Start of Document section
= Collocyte =

Collocyte is a term variously applied in botany and zoology to cells that produce gluey substances, or that bind or capture prey or assorted objects by securing them with gluey materials and structures, or that simply look smooth and gelatinous. Literally the word means "glue cell", and it has a number of poorly distinguished synonyms, such as colloblast.

==Use in botany==
In English the term "collocyte" (or, less formally, "glue cell") is uncommon in botanical publications. It appears more often in French texts; however, it sometimes is used in referring to individual cells in ground tissues of types characterised as collenchyma.

==Use in zoology==
In zoology the word "collocyte" applies to several different types of cell in very different taxa, and there are a few similar terms used confusingly or interchangeably, such as colloblast. Some of the terms refer to specialised subject matter, so from time to time variations and inconsistent definitions have been coined independently in niche disciplines. For example, glial cells sometimes are called "glue cells" but have little in common with other types of so-called glue cells.

Apart from such difficulties, "glue cells" of various types commonly occur in taxa of animals that are practically unrelated to each other, and in such cases they are as a rule non-homologous and differ profoundly in their morphology, histology and function. This suggests that distinct terms should be allocated to the different types. The problem is so marked that to avoid confusion many workers are abandoning traditional terms in favour of new words.

===Collocytes in Tunicata===
Among the taxa of animals that have some form of cells that might be classed as collocytes, are the larvae of sessile forms of Tunicates. Near the head end, most of those have collocytes with which they permanently fasten themselves to the substrate.
End of Document section
Start of Extracted entries
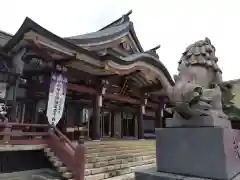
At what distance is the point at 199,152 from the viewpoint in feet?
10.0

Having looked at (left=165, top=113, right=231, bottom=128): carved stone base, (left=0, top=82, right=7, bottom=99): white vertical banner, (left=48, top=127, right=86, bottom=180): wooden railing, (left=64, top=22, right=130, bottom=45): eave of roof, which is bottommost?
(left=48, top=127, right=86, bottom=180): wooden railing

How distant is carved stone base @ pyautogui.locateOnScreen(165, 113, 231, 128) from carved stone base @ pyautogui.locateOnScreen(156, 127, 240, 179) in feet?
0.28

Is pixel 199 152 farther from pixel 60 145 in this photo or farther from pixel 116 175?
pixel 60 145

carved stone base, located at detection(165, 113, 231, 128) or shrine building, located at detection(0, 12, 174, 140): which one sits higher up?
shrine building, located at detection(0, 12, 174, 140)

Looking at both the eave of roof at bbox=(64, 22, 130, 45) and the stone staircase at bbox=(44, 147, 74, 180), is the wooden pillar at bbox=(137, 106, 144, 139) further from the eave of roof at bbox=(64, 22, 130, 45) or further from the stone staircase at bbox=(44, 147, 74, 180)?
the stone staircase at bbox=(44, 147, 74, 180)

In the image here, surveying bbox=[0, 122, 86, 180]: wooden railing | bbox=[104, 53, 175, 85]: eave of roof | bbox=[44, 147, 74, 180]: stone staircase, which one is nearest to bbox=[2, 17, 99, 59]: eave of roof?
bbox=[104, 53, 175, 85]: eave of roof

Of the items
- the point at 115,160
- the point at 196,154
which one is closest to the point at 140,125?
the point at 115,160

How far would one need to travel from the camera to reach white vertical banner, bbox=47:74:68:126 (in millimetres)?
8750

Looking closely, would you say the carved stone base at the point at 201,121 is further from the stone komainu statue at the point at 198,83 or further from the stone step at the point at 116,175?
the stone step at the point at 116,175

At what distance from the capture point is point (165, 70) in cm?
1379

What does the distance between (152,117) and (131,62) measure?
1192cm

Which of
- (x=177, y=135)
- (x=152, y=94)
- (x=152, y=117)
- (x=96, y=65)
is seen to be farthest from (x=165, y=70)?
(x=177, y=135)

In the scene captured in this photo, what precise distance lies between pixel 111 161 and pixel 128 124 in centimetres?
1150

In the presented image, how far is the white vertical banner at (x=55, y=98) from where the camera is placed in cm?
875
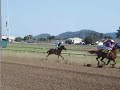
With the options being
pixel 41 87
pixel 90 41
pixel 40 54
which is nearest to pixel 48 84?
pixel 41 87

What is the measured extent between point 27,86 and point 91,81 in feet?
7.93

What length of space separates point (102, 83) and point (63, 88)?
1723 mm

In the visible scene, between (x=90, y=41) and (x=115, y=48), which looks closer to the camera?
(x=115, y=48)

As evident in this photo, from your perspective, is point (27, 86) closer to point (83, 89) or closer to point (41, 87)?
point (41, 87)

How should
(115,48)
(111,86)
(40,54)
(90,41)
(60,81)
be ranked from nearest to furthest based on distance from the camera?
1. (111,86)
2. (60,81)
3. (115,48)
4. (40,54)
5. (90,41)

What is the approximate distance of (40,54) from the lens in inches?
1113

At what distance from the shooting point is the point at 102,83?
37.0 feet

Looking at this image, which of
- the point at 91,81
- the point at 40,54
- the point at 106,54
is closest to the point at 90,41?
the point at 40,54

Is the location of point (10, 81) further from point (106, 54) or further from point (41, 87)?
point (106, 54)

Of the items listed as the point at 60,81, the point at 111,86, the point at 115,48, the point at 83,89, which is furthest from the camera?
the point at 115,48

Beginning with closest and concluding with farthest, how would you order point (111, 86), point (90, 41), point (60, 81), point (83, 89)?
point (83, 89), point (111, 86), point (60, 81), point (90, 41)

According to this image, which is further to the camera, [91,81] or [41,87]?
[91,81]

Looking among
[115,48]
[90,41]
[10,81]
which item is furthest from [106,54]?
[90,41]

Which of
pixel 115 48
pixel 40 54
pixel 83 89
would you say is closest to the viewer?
End of Extracted entries
■ Work to be completed ■
Copy the part of the collocyte article from "Collocyte is a" to "synonyms, such as colloblast." word for word. The items after the collocyte article are separate material and have nothing to do with it.

■ The completed task ■
Collocyte is a term variously applied in botany and zoology to cells that produce gluey substances, or that bind or capture prey or assorted objects by securing them with gluey materials and structures, or that simply look smooth and gelatinous. Literally the word means "glue cell", and it has a number of poorly distinguished synonyms, such as colloblast.